__PAGE EXTRACT__:
Probabilistic Graphical Model for Protein Structure Prediction

Speaker: Jinbo Xu , Toyota Technological Institute at Chicago
Date: February 23 2011
Time: 11:30AM to 1:00PM
Location: 32-G575
Host: Bonnie Berger, MIT
Contact: Patrice Macaluso, 617-253-3037, macaluso@csail.mit.edu
If we know the primary sequence of a protein, can we predict its three-dimensional structure by computational methods? This is one of the most important and difficult problems in computational molecular biology and has tremendous implications for protein functional study and drug discovery.
Existing computational methods for protein structure prediction can be broadly classified into two categories: template-based modeling (i.e., protein threading/homology modeling) and template-free modeling (i.e., ab initio folding). Template-based modeling predicts structure of a protein using experimental structures in the Protein Data Bank (PDB) as templates while template-free modeling predicts protein structure without depending on a template.

__WHAT NEEDS TO BE DONE__:
Can you return everything in the talk announcement from "Probabilistic Graphical Model" down to "and drug discovery.", copied word for word?

__DATA SHOWN__:

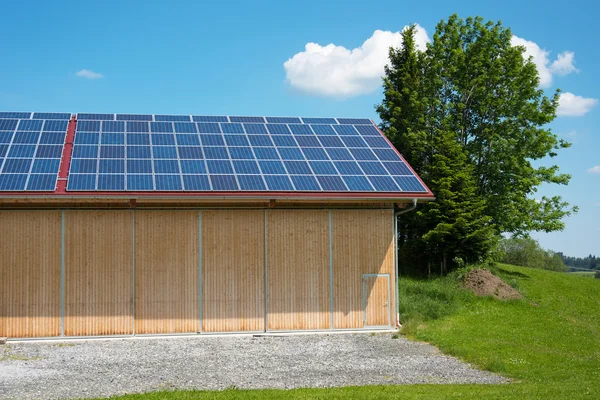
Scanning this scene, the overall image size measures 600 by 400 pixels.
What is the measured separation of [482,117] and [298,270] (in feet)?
74.8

__RESPONSE TO THE TASK__:
Probabilistic Graphical Model for Protein Structure Prediction

Speaker: Jinbo Xu , Toyota Technological Institute at Chicago
Date: February 23 2011
Time: 11:30AM to 1:00PM
Location: 32-G575
Host: Bonnie Berger, MIT
Contact: Patrice Macaluso, 617-253-3037, macaluso@csail.mit.edu
If we know the primary sequence of a protein, can we predict its three-dimensional structure by computational methods? This is one of the most important and difficult problems in computational molecular biology and has tremendous implications for protein functional study and drug discovery.